ECE 537 Speech Processing Fundamentals, Fall 2024

Development of an intuitive understanding of speech processing by the auditory system, in three parts. I): The theory of acoustics of speech production, introductory acoustic phonetics, inhomogeneous transmission line theory (and reflectance), room acoustics, the short-time Fourier Transform (and its inverse), and signal processing of speech (LPC, CELP, VQ). II): Psychoacoustics of speech perception, critical bands, masking (JNDs), and the physiology of the auditory pathway (cochlear modeling). III): Information theory entropy, channel capacity, the confusion matrix, state models, EM algorithms, and Bayesian networks. Presentation of classic papers on speech processing and speech perception by student groups.
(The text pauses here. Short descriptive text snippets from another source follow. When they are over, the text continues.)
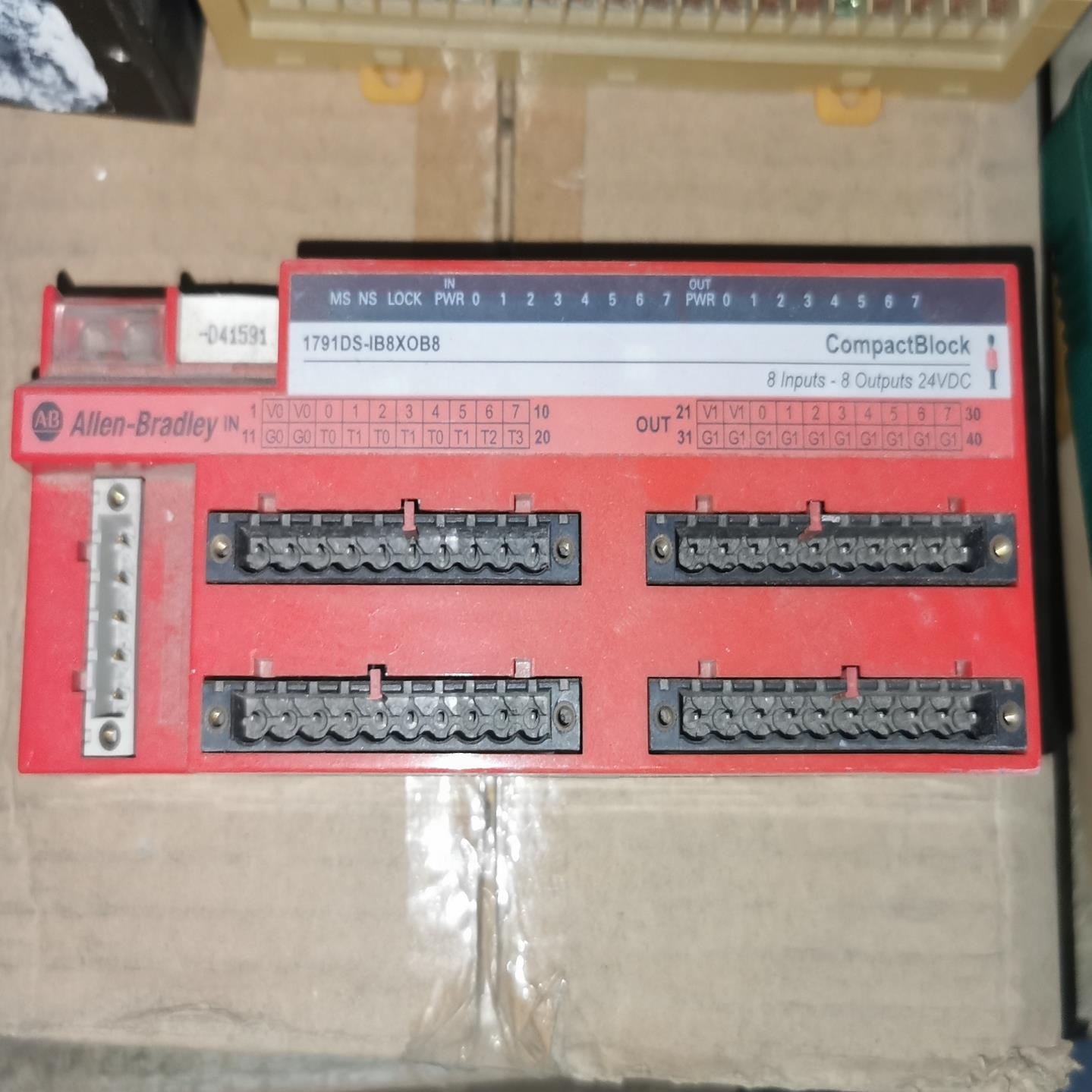 1791DS-IB8XOB8罗克韦尔PLC模块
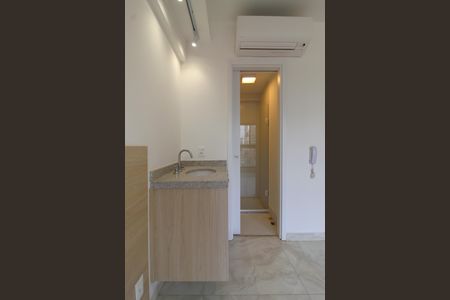 Banheiro de kitnet/studio para alugar com 1 quarto, 30m² em Indianópolis, São Paulo
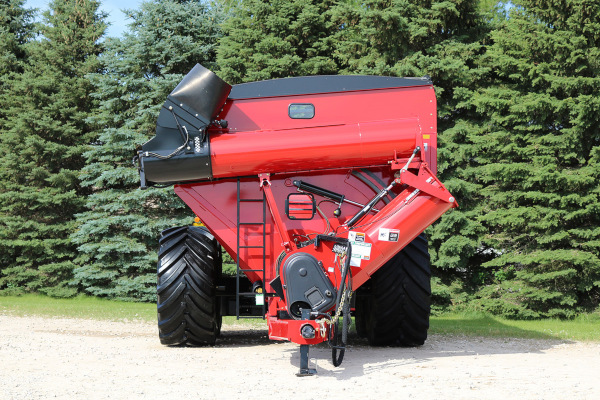 Unverferth | 20 Series Dual-Auger | Model 1620 for sale at Coastal Tractor, California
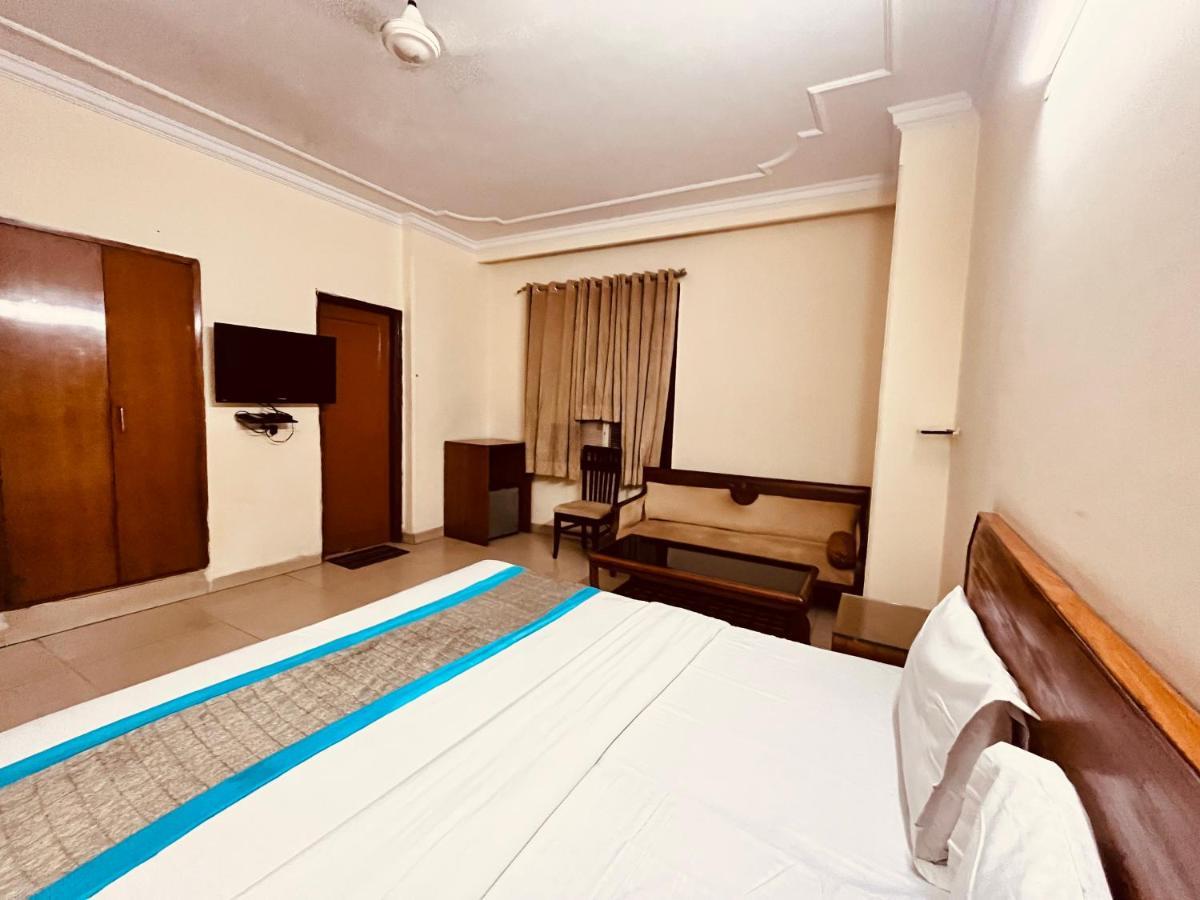 Ashoka Hotel Karol Bagh Delhi 뉴델리 외부 사진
Pre-Requisites: ECE 310, 401, or equivalent; ECE 313, CS 361, STAT 410 or equivalent; PyTorch

Instructor: Mark Hasegawa-Johnson (jhasegaw)

Contents:

On-line Tools

  • CampusWire will be used for on-line question answering. If you need the code to enter this site, send an e-mail to the course instructor.

  • Homework will be submitted weekly, on paper in class, and returned to you one week later.

  • There will be two one-hour midterm exams. They will each contain questions similar in style to the homework questions.